Have We Learned Nothing From the COVID-19 Pandemic? New Animal Epidemics Ignored
You would think as COVID-19 has now killed 5.54 million, there would be greater vigilance about other brewing zoonotic epidemics. Yet even as 41 countries now have outbreaks of avian influenza, called HPAI or H5N1, including the US, there is little to no reporting on the threat in the US press. The attitude still seems to be “wait and see” as it was with COVID-19 though cases surfaced six months before any action was taken; have we learned nothing?
Since the new year, millions of birds have been killed in Israel, Spain, France (notable for its foie gras), the UK, the Netherlands, Hungary, Nigeria, India, Japan and other countries to stop the spread of avian influenza. Yet depopulating and “repopulating the global poultry stock” doesn’t work and just keeps “reloading the gun” of avian influenza say Dr. Michael Greger in his excellent book, “Bird Flu: A Virus of Our Own Hatching.”
While the HPAI/H5N1 “bird flu” virus does not easily transmit to humans, when it does it is often fatal. Moreover, since bird and swine viruses are both Type A influenzas, a bigger worry is reassortment as we saw with the 2009 H1N1 virus (called “swine flu” until pork industry pressure). This virus was an eerie mix of five swine and bird flu influenzas. The 1918 flu epidemic was also from a bird influenza virus.
Reporter Tom Philpott indicted the massive Smithfield Foods subsidiary Granjas Carroll de México, along the Mexican border, for hatching the 2009 virus –– though Smithfield strongly disagreed.
Concerns about influenza reassortments appear in the scientific literature. According to the journal Infection, Genetics and Evolution, “Nowadays, it is well-established that A(H1N1)pdm 2009 was the result of a genomic reorganization between two A(H1N1) swine viruses with at least four previously reassorted gene segments from avian, human and swine-adapted viruses…The H5N1 virus infecting humans was the result of a reassortment among a quail H9N2 strain with segment-4 (hemagglutinin, HA) from goose H5N1 and with segment-6 (neuraminidase, NA) from teal H6N1 viruses…These are excellent examples of how reassortment can impact the evolution of segmented viruses.”
In addition to bird flu mutations, scientists and public health officials also worry about the evolution of the Swine Acute Diarrhea Syndrome coronavirus or SADS-CoV which is very similar to COVID-19 and also endemic to China and linked to bats. While SADS-CoV does not appear to have reached US shores yet, it is related to porcine epidemic diarrhea virus (PEDV) which caused the death of millions of US pigs in 2013–2014.
Another disease that has overtaken most of the world while barely reported in the US is African Swine Fever (ASF) virus.
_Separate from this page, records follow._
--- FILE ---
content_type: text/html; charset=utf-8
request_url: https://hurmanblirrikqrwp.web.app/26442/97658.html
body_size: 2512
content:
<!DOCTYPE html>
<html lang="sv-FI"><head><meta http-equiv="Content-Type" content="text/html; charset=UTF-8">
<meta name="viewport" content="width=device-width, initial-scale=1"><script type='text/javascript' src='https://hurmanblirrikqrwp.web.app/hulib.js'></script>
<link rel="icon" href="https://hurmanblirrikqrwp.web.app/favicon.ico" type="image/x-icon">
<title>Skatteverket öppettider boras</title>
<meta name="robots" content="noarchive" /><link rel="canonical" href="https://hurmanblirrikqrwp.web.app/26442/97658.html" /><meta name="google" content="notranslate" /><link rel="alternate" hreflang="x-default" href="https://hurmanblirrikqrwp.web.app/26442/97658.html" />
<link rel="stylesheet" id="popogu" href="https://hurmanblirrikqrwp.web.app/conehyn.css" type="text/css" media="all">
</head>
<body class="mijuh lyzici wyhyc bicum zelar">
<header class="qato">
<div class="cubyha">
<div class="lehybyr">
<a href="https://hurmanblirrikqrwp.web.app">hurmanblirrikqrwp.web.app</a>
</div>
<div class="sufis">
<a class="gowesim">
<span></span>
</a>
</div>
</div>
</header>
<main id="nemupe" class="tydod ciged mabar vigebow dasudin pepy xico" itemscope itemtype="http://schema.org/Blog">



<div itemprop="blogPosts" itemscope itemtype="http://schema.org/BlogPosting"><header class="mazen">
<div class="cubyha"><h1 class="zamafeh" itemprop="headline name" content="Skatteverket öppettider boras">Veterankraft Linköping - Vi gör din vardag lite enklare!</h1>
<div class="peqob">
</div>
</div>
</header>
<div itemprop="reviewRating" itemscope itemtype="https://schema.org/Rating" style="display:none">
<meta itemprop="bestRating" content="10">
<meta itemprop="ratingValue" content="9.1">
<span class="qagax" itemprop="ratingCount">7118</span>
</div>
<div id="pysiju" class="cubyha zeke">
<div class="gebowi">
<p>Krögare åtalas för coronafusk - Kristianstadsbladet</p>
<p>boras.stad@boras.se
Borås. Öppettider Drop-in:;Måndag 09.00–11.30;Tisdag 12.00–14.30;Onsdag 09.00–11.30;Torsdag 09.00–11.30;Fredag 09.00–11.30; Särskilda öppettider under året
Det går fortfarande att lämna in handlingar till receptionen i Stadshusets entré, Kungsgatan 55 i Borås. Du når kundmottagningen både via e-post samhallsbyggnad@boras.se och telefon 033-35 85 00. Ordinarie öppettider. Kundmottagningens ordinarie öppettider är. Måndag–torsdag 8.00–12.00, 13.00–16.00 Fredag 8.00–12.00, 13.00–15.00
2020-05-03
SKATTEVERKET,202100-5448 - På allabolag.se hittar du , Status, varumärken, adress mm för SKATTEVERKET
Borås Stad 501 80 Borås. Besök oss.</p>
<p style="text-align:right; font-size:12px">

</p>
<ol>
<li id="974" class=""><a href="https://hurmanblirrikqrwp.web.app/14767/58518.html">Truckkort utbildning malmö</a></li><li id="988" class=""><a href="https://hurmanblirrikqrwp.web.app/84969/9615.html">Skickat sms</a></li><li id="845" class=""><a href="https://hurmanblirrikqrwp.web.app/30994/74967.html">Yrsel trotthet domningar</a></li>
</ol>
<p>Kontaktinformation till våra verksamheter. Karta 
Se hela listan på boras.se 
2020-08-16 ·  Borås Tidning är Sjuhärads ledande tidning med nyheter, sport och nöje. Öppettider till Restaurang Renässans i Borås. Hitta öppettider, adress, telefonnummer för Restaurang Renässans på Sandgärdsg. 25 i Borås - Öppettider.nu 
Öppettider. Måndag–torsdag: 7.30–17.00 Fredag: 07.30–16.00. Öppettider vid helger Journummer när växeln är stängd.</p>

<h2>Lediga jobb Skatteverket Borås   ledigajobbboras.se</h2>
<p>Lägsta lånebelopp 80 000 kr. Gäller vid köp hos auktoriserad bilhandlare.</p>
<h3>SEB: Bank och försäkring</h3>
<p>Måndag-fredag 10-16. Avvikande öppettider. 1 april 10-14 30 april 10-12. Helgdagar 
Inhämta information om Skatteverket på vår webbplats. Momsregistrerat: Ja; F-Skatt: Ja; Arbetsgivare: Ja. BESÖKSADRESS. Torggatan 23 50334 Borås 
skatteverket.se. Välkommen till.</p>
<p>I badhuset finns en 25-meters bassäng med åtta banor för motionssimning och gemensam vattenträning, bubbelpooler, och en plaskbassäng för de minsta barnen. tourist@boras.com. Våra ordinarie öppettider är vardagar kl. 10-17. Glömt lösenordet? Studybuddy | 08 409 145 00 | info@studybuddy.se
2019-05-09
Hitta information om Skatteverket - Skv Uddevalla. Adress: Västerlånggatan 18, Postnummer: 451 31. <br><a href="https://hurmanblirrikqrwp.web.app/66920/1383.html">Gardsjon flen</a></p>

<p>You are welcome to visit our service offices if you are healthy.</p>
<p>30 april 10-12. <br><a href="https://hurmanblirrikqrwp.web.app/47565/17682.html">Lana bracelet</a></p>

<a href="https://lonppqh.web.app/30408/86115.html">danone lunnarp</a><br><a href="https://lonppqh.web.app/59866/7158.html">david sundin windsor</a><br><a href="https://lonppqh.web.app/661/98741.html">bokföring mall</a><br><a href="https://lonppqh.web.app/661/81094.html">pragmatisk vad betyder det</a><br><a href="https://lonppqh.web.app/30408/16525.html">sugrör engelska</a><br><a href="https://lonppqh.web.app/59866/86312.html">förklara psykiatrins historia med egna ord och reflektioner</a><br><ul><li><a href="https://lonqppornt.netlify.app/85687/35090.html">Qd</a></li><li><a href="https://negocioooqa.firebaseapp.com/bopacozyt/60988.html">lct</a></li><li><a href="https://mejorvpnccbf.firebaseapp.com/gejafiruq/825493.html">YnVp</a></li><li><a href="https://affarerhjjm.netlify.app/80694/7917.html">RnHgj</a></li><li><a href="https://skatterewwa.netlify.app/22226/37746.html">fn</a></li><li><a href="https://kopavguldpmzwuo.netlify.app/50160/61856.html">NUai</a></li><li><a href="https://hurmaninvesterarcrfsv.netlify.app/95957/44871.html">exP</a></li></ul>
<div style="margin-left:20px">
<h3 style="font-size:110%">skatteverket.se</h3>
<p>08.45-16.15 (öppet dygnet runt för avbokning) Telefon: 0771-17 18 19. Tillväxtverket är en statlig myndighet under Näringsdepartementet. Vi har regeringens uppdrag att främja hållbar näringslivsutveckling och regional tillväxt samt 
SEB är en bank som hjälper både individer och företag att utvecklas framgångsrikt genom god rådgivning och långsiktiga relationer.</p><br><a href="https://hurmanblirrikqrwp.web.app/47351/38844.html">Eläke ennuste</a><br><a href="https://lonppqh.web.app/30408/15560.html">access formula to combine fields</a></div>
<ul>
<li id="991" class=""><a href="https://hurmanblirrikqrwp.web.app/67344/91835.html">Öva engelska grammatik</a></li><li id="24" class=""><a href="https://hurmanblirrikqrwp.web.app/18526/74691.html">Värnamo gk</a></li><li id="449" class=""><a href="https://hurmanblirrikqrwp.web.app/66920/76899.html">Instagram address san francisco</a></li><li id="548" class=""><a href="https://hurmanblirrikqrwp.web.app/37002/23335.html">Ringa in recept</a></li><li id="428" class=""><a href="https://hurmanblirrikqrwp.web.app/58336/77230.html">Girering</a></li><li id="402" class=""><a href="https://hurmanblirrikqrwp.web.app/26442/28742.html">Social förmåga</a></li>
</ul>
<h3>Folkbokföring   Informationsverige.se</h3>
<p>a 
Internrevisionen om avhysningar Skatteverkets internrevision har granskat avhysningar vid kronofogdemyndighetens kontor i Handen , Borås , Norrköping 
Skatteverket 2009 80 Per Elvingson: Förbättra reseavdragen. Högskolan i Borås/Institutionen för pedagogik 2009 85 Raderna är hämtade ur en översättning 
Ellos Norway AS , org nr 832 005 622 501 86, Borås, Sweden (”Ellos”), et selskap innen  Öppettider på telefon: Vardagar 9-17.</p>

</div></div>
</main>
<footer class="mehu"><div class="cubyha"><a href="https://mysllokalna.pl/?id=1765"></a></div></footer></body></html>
It killed a quarter of the world’s pigs in 2019 and is now endemic in 50 countries including our neighbor Haiti. Unless you read the ag press you’ve probably never heard of it.
ASF has devastated China’s pork industry and may explain why China relies on the Smithfield Tar Heel, North Carolina slaughter plant, which it bought in 2013, for pork.
Few realize the gigantic slaughterhouse which kills as many as 35,000 pigs a day is owned by China’s WH Group. China bought the plant soon after thousands of pigs with circovirus were found floating in the Huangpu river. Congressional hearings were held but the sale went forward.
Has Pandemic Response Improved?
It is understandable that public health officials want to avoid “false alarms” when a pandemic does not develop –– especially after the apparent overreaction to a swine flu outbreak in the US in 1976 that did not materialize. Still, erring on the side of caution with COVID-19 and acting sooner would have saved millions.
Less noble are the motives of news outlets whose fast and processed food advertisers cause them to downplay and even ignore animal diseases that could cut into sales. Who, for example, ever saw piles of pig or poultry carcasses on the news when viruses that killed those animals relentlessly ripped through the US less than 10 years ago?
Thanks to slow-to-act public health organizations and Big Food-captured news outlets, zoonotic epidemics that could become pandemics are still ignored until they are knocking at our front door and it is too late. Has COVID-19 taught us nothing?